EXERCISE DESCRIPTION:
Below are some records. Quote exactly the lines from the one that contains "Los ancianos que" through the last, both included, and leave out the pictures.

SOURCE MATERIAL:
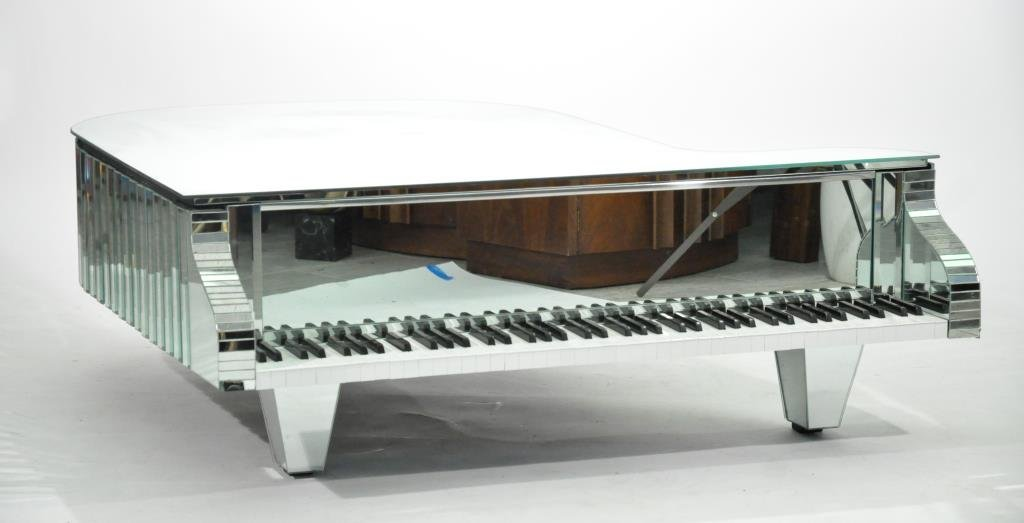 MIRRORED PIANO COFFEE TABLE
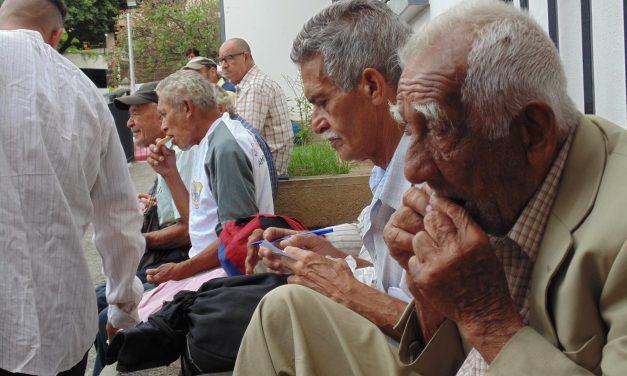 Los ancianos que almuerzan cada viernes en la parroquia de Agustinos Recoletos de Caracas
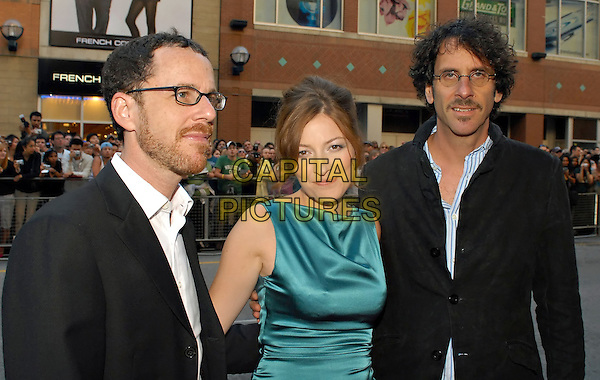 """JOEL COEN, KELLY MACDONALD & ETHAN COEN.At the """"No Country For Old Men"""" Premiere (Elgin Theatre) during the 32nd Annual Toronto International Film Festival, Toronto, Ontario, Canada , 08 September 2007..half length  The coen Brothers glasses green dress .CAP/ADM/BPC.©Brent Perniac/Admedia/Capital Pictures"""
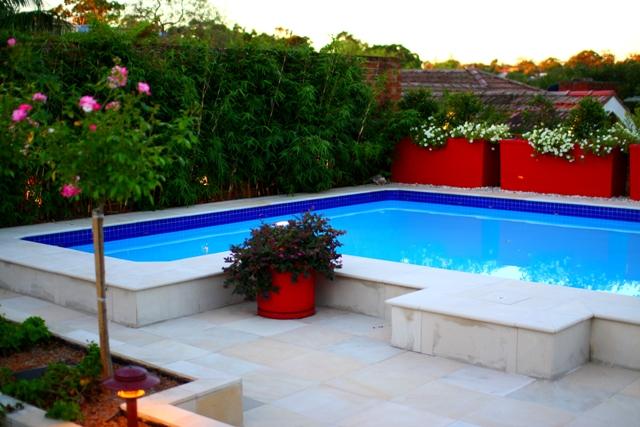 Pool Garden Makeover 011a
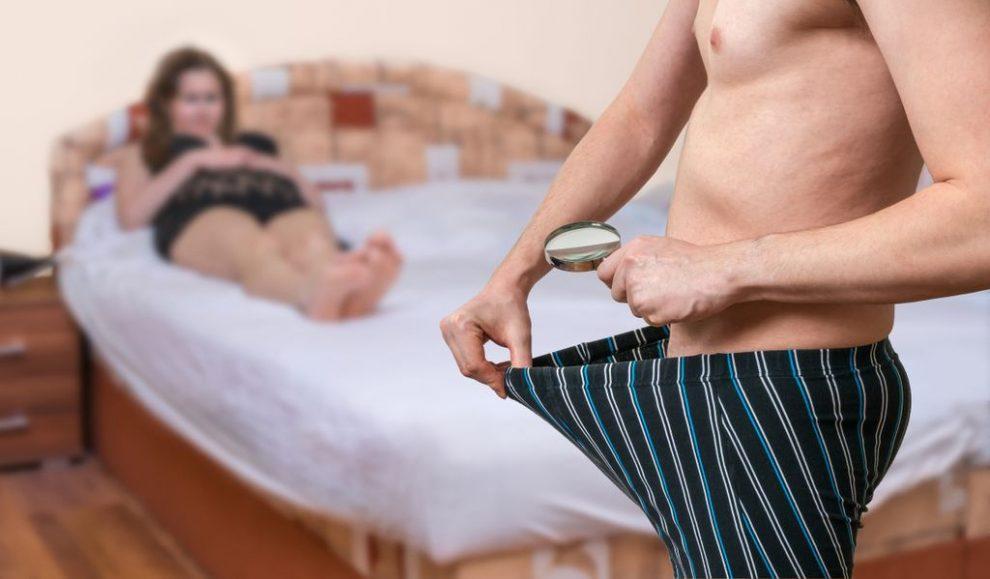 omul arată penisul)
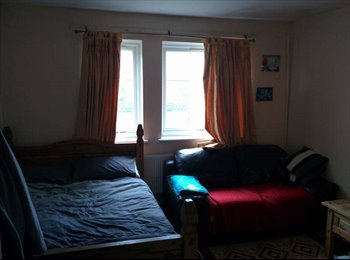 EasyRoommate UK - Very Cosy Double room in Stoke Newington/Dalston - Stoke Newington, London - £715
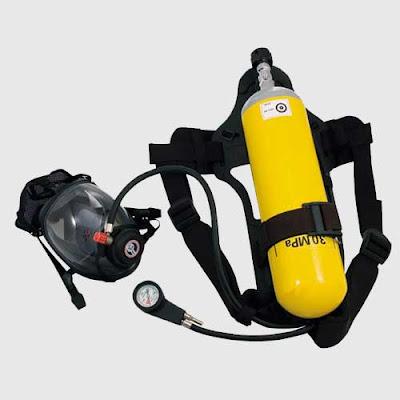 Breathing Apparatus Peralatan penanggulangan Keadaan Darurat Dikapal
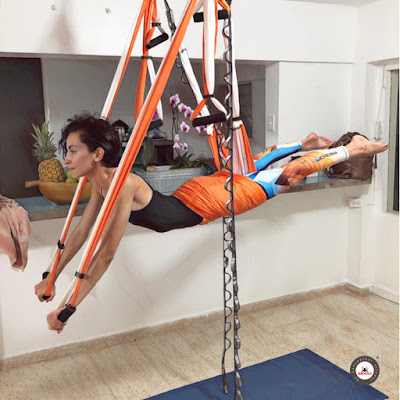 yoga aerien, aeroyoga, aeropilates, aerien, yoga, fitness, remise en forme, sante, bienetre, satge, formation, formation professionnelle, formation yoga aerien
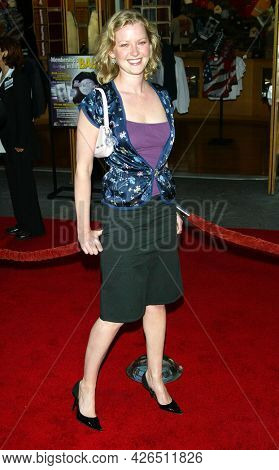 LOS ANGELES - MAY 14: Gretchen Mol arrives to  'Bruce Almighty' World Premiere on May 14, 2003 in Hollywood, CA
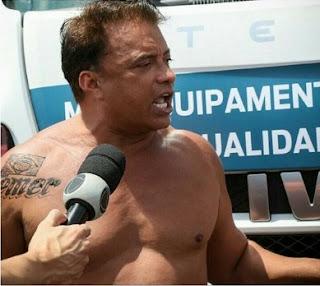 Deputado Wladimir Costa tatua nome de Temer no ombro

RESULT FOR THIS EXERCISE:
 Los ancianos que almuerzan cada viernes en la parroquia de Agustinos Recoletos de Caracas
 """JOEL COEN, KELLY MACDONALD & ETHAN COEN.At the """"No Country For Old Men"""" Premiere (Elgin Theatre) during the 32nd Annual Toronto International Film Festival, Toronto, Ontario, Canada , 08 September 2007..half length  The coen Brothers glasses green dress .CAP/ADM/BPC.©Brent Perniac/Admedia/Capital Pictures"""
 Pool Garden Makeover 011a
 omul arată penisul)
 EasyRoommate UK - Very Cosy Double room in Stoke Newington/Dalston - Stoke Newington, London - £715
 Breathing Apparatus Peralatan penanggulangan Keadaan Darurat Dikapal
 yoga aerien, aeroyoga, aeropilates, aerien, yoga, fitness, remise en forme, sante, bienetre, satge, formation, formation professionnelle, formation yoga aerien
 LOS ANGELES - MAY 14: Gretchen Mol arrives to  'Bruce Almighty' World Premiere on May 14, 2003 in Hollywood, CA
 Deputado Wladimir Costa tatua nome de Temer no ombro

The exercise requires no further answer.